EXERCISE DETAILS:
Tally the lines below containing the word "marking" and give that total alone.
--- START ---
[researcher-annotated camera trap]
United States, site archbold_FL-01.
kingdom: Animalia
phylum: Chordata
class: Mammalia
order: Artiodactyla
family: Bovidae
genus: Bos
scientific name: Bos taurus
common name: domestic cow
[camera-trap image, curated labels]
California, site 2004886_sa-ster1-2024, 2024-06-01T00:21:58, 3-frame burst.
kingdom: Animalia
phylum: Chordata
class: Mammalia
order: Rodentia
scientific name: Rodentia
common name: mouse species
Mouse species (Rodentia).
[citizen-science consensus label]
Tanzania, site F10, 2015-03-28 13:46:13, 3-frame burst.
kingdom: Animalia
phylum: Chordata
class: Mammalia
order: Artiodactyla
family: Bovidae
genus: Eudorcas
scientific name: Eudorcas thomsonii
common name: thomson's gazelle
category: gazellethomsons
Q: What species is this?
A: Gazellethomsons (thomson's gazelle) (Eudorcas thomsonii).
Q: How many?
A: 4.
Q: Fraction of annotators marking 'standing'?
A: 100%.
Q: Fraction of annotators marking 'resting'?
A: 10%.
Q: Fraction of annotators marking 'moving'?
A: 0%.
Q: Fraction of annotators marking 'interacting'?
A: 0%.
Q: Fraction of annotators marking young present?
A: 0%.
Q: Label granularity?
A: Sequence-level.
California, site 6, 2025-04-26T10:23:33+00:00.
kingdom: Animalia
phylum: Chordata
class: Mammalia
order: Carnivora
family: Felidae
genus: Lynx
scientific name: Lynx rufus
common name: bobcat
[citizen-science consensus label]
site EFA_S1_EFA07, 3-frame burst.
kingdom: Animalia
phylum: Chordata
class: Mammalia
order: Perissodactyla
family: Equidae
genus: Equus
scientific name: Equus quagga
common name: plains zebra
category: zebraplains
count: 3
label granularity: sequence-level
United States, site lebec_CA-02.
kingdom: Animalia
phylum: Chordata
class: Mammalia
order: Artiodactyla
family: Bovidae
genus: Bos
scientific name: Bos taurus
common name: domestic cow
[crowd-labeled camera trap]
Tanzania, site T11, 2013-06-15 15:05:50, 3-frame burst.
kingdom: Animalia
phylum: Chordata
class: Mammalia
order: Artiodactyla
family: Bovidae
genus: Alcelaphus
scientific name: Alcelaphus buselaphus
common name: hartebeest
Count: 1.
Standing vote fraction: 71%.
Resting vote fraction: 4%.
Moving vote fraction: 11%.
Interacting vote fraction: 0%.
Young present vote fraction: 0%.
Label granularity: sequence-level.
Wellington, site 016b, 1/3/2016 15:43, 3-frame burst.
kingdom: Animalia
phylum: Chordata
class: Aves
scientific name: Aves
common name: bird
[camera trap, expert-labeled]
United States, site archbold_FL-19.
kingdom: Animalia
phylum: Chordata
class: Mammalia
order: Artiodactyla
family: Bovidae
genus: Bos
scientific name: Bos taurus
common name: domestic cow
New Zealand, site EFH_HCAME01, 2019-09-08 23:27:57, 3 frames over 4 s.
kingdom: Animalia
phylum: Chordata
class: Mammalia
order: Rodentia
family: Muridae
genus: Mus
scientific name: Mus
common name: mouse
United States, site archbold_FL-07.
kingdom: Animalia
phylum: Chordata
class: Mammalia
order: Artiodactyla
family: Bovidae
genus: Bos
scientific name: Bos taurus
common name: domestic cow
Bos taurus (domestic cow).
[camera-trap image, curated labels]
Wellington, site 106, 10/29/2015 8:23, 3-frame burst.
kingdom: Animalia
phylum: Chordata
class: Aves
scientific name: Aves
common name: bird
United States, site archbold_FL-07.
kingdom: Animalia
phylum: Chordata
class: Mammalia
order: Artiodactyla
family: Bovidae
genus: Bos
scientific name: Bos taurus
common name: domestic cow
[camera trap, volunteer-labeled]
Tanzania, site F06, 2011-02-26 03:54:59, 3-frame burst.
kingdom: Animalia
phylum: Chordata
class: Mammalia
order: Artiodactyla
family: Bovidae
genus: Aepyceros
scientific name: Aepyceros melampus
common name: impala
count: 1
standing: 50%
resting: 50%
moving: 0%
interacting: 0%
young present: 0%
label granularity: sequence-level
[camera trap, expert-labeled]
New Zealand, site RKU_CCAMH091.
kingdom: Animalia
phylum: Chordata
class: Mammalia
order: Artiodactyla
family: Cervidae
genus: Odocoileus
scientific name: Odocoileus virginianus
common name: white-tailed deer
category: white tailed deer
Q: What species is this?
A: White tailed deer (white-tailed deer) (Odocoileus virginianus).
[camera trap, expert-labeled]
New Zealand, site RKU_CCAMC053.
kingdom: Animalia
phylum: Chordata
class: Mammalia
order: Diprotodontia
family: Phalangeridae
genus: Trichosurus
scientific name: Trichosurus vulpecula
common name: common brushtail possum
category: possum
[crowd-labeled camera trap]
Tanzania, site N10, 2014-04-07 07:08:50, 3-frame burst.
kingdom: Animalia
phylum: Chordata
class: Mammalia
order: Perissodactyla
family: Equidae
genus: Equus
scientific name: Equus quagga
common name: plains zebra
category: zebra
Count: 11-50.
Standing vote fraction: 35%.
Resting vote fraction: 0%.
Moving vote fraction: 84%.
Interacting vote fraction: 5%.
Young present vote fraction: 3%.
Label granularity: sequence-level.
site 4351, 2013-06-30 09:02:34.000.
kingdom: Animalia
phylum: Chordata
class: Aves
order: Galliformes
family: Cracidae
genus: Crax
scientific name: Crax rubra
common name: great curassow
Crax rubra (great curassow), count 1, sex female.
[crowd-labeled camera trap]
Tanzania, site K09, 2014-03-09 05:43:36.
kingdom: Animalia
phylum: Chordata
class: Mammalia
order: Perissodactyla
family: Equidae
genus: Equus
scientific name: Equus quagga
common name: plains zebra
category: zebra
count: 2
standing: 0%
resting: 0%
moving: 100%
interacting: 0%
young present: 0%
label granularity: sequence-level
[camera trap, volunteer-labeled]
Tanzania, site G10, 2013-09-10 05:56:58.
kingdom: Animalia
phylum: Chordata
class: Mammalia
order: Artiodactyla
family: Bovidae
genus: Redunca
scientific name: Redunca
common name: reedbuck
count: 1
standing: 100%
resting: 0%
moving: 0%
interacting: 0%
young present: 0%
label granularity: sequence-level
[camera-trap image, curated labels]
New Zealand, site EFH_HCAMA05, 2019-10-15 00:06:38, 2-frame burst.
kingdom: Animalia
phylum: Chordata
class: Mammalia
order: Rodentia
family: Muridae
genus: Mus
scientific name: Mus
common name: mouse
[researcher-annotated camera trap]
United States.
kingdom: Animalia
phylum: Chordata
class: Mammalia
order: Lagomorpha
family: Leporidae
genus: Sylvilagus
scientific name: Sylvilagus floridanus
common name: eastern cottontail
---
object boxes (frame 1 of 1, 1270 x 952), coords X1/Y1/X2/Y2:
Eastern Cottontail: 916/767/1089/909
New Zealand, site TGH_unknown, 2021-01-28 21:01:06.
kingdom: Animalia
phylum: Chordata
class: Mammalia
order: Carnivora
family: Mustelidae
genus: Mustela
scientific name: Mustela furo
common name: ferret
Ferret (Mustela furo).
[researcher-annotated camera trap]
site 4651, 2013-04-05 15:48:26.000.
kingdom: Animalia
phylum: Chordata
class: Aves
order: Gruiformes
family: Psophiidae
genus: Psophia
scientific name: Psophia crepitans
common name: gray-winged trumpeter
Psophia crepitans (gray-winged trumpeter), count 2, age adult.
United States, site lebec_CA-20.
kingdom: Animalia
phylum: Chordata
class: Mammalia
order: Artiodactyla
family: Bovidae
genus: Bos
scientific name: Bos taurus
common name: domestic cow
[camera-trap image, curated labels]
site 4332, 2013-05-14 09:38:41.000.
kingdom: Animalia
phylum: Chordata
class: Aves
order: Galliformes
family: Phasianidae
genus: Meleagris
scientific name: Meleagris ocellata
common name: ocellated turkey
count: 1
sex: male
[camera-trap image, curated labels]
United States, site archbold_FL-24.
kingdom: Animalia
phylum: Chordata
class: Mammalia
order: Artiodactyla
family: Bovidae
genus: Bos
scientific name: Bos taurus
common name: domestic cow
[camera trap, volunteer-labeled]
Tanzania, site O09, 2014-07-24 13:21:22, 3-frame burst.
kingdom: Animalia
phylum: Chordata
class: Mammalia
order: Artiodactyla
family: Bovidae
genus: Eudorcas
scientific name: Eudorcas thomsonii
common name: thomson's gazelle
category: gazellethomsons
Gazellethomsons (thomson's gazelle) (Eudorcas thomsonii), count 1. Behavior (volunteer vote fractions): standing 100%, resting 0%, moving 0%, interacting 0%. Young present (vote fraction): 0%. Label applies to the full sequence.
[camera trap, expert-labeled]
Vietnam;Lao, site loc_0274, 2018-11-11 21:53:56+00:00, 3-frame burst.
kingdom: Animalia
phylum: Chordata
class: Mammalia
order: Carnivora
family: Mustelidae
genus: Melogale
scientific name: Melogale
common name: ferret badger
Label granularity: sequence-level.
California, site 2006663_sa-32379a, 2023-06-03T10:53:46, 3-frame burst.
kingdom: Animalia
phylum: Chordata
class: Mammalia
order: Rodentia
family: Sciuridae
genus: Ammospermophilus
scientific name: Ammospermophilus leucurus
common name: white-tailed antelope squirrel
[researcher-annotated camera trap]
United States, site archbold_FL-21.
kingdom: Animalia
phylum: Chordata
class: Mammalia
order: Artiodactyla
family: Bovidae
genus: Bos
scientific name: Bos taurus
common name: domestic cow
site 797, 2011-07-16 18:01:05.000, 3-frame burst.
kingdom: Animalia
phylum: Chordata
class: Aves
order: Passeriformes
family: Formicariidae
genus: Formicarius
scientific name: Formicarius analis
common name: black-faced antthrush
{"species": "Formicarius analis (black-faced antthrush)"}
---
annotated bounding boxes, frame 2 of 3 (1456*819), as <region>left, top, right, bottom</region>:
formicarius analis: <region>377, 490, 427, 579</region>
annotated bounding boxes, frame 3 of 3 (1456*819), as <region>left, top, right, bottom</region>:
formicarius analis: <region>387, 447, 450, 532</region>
--- END ---
EXPECTED OUTPUT:
5